= WHAT YOU SHOULD DO =
Locate the line containing "How far apart are", then please write out that line and all the lines below it in the entries exactly.

[Some records]
- - - - - - -

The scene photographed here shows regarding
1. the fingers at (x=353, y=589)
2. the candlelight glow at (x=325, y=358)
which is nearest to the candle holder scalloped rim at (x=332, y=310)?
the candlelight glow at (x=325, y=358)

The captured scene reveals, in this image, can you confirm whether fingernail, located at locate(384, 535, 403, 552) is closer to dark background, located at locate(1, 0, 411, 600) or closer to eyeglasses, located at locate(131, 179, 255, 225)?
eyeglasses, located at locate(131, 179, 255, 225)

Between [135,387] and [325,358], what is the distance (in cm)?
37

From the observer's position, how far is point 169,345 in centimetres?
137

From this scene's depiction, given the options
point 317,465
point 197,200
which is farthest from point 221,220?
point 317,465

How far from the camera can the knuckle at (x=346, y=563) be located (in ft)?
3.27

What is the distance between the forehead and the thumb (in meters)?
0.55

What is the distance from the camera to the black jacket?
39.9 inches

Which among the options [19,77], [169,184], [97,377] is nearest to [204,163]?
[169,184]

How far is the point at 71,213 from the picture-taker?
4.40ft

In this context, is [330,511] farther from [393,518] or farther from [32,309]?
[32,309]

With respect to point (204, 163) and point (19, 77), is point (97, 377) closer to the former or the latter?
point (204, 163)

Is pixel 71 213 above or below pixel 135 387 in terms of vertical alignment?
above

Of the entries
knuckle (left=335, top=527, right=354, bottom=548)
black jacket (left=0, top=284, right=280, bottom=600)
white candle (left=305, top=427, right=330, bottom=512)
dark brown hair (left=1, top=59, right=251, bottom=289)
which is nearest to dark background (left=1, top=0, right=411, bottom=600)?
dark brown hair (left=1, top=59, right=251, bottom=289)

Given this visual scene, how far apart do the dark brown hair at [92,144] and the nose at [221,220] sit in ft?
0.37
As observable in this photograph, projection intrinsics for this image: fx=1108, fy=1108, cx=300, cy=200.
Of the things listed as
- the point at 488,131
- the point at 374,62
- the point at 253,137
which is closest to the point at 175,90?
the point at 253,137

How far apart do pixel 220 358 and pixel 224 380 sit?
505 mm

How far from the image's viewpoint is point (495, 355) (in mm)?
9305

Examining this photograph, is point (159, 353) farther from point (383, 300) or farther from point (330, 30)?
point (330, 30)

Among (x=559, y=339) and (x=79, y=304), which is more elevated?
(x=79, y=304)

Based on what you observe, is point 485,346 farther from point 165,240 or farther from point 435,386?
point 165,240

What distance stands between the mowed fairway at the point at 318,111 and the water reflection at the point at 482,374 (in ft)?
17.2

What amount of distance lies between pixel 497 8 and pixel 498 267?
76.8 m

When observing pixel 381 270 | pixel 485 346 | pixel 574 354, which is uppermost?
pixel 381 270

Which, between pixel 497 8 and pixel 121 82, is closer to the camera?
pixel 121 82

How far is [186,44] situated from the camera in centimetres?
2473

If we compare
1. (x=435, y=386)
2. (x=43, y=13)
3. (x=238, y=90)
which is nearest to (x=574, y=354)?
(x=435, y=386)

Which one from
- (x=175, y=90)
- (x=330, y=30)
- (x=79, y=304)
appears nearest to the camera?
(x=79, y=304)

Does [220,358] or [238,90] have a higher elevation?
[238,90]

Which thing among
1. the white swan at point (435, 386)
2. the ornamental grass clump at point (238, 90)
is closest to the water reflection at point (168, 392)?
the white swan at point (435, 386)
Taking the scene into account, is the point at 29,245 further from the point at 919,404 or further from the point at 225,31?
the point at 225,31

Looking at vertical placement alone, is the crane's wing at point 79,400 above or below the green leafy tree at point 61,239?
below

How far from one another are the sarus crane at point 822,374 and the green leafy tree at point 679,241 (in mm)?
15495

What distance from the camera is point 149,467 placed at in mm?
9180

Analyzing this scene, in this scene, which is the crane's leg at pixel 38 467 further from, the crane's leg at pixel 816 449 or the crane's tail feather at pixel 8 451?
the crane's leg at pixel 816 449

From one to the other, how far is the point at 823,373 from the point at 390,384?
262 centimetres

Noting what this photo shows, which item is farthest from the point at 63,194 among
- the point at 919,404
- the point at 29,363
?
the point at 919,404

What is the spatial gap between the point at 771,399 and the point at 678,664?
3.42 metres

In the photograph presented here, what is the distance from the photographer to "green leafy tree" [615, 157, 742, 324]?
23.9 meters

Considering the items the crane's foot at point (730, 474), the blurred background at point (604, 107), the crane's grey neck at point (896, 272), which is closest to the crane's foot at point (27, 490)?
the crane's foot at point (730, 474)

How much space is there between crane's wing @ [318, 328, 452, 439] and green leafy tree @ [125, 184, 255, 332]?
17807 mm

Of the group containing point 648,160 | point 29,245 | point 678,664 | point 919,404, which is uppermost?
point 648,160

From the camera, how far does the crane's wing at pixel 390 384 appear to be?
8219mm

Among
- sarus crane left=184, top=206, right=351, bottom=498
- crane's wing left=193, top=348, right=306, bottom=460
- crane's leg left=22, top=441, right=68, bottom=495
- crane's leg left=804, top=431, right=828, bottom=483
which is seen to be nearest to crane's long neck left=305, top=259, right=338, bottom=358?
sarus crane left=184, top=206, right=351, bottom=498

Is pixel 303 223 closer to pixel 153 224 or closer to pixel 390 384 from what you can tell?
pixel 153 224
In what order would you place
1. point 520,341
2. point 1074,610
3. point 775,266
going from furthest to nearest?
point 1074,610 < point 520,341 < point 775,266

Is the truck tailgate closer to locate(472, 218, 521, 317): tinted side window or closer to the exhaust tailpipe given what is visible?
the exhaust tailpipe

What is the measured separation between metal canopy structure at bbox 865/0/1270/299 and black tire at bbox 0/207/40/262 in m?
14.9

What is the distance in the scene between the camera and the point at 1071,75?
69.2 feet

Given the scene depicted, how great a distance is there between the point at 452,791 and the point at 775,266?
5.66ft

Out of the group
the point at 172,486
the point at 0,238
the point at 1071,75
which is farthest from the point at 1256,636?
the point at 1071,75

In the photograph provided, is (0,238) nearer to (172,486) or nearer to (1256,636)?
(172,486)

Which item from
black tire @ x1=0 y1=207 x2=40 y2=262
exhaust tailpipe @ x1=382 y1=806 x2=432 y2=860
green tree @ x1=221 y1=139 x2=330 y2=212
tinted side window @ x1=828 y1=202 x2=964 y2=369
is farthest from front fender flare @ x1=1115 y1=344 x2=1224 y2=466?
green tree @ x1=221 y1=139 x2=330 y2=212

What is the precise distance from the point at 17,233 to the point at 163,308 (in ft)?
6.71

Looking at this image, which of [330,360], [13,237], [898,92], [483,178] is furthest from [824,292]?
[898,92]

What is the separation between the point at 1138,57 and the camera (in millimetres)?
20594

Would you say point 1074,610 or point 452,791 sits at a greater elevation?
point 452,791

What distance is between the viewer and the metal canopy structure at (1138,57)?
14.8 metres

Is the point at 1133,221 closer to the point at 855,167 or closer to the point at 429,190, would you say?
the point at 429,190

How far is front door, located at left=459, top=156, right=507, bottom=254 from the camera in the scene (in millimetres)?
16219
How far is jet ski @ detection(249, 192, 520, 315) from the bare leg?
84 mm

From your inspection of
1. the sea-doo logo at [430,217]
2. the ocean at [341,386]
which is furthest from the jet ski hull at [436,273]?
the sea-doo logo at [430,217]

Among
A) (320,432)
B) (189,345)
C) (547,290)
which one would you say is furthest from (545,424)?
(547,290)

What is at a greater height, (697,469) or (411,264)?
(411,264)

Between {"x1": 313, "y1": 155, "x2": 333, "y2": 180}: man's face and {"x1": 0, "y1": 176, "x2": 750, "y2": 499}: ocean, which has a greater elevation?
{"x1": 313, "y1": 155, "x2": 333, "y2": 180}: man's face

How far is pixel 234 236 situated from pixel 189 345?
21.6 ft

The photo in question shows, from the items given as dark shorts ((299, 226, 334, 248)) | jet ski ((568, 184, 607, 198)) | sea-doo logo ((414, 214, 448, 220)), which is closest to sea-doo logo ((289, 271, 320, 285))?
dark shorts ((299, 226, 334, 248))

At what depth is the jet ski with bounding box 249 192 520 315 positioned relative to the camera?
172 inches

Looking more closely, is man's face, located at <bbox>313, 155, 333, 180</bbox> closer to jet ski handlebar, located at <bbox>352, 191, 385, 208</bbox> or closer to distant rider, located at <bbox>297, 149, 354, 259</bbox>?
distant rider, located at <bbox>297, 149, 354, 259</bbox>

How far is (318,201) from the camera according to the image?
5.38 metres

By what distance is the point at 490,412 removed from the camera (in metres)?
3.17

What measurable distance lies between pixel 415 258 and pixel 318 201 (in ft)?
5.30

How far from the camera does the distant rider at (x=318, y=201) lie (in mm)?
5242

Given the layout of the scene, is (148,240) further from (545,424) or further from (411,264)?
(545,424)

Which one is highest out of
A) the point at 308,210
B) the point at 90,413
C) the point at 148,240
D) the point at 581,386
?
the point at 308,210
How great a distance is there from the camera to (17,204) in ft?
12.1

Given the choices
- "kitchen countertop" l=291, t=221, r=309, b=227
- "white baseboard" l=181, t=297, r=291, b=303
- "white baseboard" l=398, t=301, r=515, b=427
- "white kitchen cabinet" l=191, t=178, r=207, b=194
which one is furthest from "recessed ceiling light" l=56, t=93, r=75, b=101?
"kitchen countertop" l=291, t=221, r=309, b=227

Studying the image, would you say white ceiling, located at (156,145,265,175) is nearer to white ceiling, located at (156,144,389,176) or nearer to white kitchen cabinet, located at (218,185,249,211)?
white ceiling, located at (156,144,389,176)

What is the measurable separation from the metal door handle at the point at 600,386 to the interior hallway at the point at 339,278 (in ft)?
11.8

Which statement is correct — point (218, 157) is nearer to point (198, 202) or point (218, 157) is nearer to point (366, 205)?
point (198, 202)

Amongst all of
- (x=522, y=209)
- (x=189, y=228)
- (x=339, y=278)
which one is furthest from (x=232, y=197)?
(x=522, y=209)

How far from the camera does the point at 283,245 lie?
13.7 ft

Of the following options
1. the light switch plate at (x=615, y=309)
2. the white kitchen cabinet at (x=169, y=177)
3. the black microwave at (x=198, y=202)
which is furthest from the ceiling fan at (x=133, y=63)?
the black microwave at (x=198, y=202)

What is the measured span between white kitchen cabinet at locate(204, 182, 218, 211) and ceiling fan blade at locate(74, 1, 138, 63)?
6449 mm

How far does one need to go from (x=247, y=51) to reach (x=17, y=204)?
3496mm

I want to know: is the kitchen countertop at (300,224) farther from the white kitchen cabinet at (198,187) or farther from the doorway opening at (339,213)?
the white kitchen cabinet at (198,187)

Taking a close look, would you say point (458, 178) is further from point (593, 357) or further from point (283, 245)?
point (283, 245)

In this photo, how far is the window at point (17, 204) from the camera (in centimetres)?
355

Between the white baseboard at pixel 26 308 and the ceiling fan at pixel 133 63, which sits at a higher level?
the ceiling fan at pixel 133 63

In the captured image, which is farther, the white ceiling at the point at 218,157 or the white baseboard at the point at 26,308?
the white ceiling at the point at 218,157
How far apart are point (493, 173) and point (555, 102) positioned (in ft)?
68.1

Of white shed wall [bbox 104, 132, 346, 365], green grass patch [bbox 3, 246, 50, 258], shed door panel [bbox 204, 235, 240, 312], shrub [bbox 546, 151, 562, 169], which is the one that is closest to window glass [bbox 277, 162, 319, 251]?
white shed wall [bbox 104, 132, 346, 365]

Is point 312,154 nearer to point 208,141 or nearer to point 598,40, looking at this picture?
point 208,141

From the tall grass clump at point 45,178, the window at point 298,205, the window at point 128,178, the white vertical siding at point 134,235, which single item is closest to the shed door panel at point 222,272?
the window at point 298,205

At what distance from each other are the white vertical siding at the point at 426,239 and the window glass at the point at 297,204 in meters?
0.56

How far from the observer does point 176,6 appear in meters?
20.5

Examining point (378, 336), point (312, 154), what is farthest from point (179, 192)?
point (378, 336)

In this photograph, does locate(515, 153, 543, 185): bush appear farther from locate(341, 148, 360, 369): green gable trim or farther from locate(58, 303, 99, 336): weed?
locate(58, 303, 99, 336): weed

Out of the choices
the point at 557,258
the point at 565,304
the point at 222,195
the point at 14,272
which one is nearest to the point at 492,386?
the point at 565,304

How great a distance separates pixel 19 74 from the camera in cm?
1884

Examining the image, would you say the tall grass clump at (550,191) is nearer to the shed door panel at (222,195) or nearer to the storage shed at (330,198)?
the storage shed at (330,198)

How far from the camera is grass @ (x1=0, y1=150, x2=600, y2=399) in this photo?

- - - - - - -

= EXERCISE ANSWER =
How far apart are point (493, 173) and point (555, 102) positioned (in ft)?
68.1

Of white shed wall [bbox 104, 132, 346, 365], green grass patch [bbox 3, 246, 50, 258], shed door panel [bbox 204, 235, 240, 312], shrub [bbox 546, 151, 562, 169], which is the one that is closest to window glass [bbox 277, 162, 319, 251]?
white shed wall [bbox 104, 132, 346, 365]

Is point 312,154 nearer to point 208,141 or nearer to point 598,40, looking at this picture?
point 208,141

From the tall grass clump at point 45,178, the window at point 298,205, the window at point 128,178, the white vertical siding at point 134,235, which single item is closest to the shed door panel at point 222,272?
the window at point 298,205

At what distance from each other are the white vertical siding at the point at 426,239 and the window glass at the point at 297,204 in meters?
0.56

How far from the observer does point 176,6 appear in meters?
20.5

Examining point (378, 336), point (312, 154), what is farthest from point (179, 192)?
point (378, 336)

In this photograph, does locate(515, 153, 543, 185): bush appear farther from locate(341, 148, 360, 369): green gable trim or farther from locate(58, 303, 99, 336): weed?
locate(58, 303, 99, 336): weed

Out of the choices
the point at 557,258
the point at 565,304
the point at 222,195
the point at 14,272
which one is nearest to the point at 492,386?
the point at 565,304

How great a distance separates pixel 19 74 from the camera in cm?
1884

Examining the image, would you say the tall grass clump at (550,191) is nearer to the shed door panel at (222,195) or nearer to the storage shed at (330,198)?
the storage shed at (330,198)

How far from the camera is grass @ (x1=0, y1=150, x2=600, y2=399) in this photo?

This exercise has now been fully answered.